Reproduce the records exactly.

------------------------------------------------------------

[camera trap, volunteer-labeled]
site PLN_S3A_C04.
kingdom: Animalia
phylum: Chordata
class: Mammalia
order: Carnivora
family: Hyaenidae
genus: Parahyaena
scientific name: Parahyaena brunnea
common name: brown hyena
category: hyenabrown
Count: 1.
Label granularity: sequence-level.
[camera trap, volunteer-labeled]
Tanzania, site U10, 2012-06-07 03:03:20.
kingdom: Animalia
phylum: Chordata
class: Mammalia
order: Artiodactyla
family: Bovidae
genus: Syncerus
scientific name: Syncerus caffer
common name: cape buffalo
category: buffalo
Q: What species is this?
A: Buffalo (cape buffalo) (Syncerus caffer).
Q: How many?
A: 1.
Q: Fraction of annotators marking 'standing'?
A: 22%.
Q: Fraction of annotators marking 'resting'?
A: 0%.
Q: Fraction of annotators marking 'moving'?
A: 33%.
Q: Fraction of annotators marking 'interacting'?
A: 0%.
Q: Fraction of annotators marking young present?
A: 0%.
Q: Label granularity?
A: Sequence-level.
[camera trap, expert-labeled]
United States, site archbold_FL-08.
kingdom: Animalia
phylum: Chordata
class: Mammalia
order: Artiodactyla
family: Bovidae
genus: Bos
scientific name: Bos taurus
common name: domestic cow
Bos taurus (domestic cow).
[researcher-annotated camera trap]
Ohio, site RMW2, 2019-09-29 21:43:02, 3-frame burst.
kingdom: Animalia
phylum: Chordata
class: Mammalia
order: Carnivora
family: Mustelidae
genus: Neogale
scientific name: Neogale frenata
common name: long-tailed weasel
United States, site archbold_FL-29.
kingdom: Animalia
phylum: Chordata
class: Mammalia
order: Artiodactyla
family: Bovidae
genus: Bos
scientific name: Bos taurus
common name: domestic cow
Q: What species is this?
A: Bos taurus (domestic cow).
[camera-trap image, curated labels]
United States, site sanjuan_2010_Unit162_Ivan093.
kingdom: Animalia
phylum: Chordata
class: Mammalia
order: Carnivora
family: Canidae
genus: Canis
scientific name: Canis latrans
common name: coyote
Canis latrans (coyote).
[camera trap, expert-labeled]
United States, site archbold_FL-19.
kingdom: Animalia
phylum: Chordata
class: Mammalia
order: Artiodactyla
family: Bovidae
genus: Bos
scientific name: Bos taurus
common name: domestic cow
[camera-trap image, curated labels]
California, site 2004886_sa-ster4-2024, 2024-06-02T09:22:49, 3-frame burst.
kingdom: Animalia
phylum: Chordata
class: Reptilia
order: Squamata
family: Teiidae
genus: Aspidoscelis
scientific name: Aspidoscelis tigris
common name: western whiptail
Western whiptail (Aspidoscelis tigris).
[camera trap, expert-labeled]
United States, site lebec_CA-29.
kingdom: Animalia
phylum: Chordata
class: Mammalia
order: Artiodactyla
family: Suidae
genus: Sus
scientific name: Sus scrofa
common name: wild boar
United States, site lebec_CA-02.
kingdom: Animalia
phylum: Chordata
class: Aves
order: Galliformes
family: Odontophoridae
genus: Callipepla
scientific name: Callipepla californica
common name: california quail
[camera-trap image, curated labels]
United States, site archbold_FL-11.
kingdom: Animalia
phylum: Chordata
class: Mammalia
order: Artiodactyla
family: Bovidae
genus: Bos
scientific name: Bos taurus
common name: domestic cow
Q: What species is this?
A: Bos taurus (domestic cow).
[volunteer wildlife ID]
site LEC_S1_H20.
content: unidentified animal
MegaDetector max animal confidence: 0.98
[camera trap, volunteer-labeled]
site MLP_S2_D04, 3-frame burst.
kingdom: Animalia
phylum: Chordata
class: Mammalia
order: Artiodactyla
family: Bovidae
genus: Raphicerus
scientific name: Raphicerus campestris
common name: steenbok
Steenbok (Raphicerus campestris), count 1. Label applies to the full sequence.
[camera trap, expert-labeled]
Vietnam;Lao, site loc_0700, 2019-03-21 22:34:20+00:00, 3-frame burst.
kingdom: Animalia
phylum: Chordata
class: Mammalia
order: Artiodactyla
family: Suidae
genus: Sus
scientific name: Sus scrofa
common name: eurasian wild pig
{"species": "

------------------------------------------------------------

• **The answer**
[camera trap, volunteer-labeled]
site PLN_S3A_C04.
kingdom: Animalia
phylum: Chordata
class: Mammalia
order: Carnivora
family: Hyaenidae
genus: Parahyaena
scientific name: Parahyaena brunnea
common name: brown hyena
category: hyenabrown
Count: 1.
Label granularity: sequence-level.
[camera trap, volunteer-labeled]
Tanzania, site U10, 2012-06-07 03:03:20.
kingdom: Animalia
phylum: Chordata
class: Mammalia
order: Artiodactyla
family: Bovidae
genus: Syncerus
scientific name: Syncerus caffer
common name: cape buffalo
category: buffalo
Q: What species is this?
A: Buffalo (cape buffalo) (Syncerus caffer).
Q: How many?
A: 1.
Q: Fraction of annotators marking 'standing'?
A: 22%.
Q: Fraction of annotators marking 'resting'?
A: 0%.
Q: Fraction of annotators marking 'moving'?
A: 33%.
Q: Fraction of annotators marking 'interacting'?
A: 0%.
Q: Fraction of annotators marking young present?
A: 0%.
Q: Label granularity?
A: Sequence-level.
[camera trap, expert-labeled]
United States, site archbold_FL-08.
kingdom: Animalia
phylum: Chordata
class: Mammalia
order: Artiodactyla
family: Bovidae
genus: Bos
scientific name: Bos taurus
common name: domestic cow
Bos taurus (domestic cow).
[researcher-annotated camera trap]
Ohio, site RMW2, 2019-09-29 21:43:02, 3-frame burst.
kingdom: Animalia
phylum: Chordata
class: Mammalia
order: Carnivora
family: Mustelidae
genus: Neogale
scientific name: Neogale frenata
common name: long-tailed weasel
United States, site archbold_FL-29.
kingdom: Animalia
phylum: Chordata
class: Mammalia
order: Artiodactyla
family: Bovidae
genus: Bos
scientific name: Bos taurus
common name: domestic cow
Q: What species is this?
A: Bos taurus (domestic cow).
[camera-trap image, curated labels]
United States, site sanjuan_2010_Unit162_Ivan093.
kingdom: Animalia
phylum: Chordata
class: Mammalia
order: Carnivora
family: Canidae
genus: Canis
scientific name: Canis latrans
common name: coyote
Canis latrans (coyote).
[camera trap, expert-labeled]
United States, site archbold_FL-19.
kingdom: Animalia
phylum: Chordata
class: Mammalia
order: Artiodactyla
family: Bovidae
genus: Bos
scientific name: Bos taurus
common name: domestic cow
[camera-trap image, curated labels]
California, site 2004886_sa-ster4-2024, 2024-06-02T09:22:49, 3-frame burst.
kingdom: Animalia
phylum: Chordata
class: Reptilia
order: Squamata
family: Teiidae
genus: Aspidoscelis
scientific name: Aspidoscelis tigris
common name: western whiptail
Western whiptail (Aspidoscelis tigris).
[camera trap, expert-labeled]
United States, site lebec_CA-29.
kingdom: Animalia
phylum: Chordata
class: Mammalia
order: Artiodactyla
family: Suidae
genus: Sus
scientific name: Sus scrofa
common name: wild boar
United States, site lebec_CA-02.
kingdom: Animalia
phylum: Chordata
class: Aves
order: Galliformes
family: Odontophoridae
genus: Callipepla
scientific name: Callipepla californica
common name: california quail
[camera-trap image, curated labels]
United States, site archbold_FL-11.
kingdom: Animalia
phylum: Chordata
class: Mammalia
order: Artiodactyla
family: Bovidae
genus: Bos
scientific name: Bos taurus
common name: domestic cow
Q: What species is this?
A: Bos taurus (domestic cow).
[volunteer wildlife ID]
site LEC_S1_H20.
content: unidentified animal
MegaDetector max animal confidence: 0.98
[camera trap, volunteer-labeled]
site MLP_S2_D04, 3-frame burst.
kingdom: Animalia
phylum: Chordata
class: Mammalia
order: Artiodactyla
family: Bovidae
genus: Raphicerus
scientific name: Raphicerus campestris
common name: steenbok
Steenbok (Raphicerus campestris), count 1. Label applies to the full sequence.
[camera trap, expert-labeled]
Vietnam;Lao, site loc_0700, 2019-03-21 22:34:20+00:00, 3-frame burst.
kingdom: Animalia
phylum: Chordata
class: Mammalia
order: Artiodactyla
family: Suidae
genus: Sus
scientific name: Sus scrofa
common name: eurasian wild pig
{"species": "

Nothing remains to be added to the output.